> **Request**
Can you copy out all the rows below word for word, leaving out the pictures?

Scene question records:
━━━━━━━━━━━━━━━━

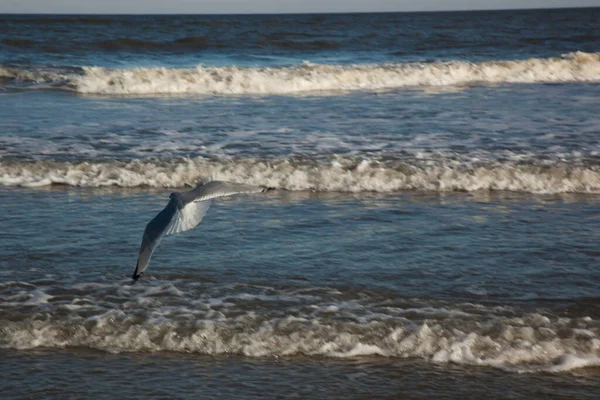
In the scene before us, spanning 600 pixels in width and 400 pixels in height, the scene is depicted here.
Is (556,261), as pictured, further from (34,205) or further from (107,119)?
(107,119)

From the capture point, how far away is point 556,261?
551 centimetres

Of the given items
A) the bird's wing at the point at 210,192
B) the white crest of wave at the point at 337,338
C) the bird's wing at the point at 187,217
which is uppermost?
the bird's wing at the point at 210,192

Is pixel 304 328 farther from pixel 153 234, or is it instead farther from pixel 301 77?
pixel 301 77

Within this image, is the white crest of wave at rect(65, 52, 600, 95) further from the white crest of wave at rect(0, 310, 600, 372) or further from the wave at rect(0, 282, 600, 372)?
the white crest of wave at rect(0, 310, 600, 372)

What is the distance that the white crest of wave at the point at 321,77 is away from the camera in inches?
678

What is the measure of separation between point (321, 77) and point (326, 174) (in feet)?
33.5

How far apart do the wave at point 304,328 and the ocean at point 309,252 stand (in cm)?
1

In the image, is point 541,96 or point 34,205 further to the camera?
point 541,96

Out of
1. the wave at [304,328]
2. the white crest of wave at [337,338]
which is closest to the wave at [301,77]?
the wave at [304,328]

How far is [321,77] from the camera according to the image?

━━━━━━━━━━━━━━━━

> **The reply**
In the scene before us, spanning 600 pixels in width and 400 pixels in height, the scene is depicted here.
Is (556,261), as pictured, further from (34,205) or further from (107,119)?
(107,119)

From the capture point, how far away is point 556,261?
551 centimetres

Of the given items
A) the bird's wing at the point at 210,192
B) the white crest of wave at the point at 337,338
C) the bird's wing at the point at 187,217
which is uppermost?
the bird's wing at the point at 210,192

Is pixel 304 328 farther from pixel 153 234, or is it instead farther from pixel 301 77?
pixel 301 77

Within this image, is the white crest of wave at rect(65, 52, 600, 95) further from the white crest of wave at rect(0, 310, 600, 372) or further from the wave at rect(0, 282, 600, 372)?
the white crest of wave at rect(0, 310, 600, 372)

What is the distance that the white crest of wave at the point at 321,77 is away from the camera in inches?
678

What is the measure of separation between point (321, 77) and point (326, 174) (in feet)?
33.5

How far apart do the wave at point 304,328 and the ocean at point 309,252 stand (in cm)?
1

In the image, is point 541,96 or point 34,205 further to the camera?
point 541,96

Out of
1. the wave at [304,328]
2. the white crest of wave at [337,338]
which is closest to the wave at [301,77]?
the wave at [304,328]

How far is [321,77] from the camera according to the image?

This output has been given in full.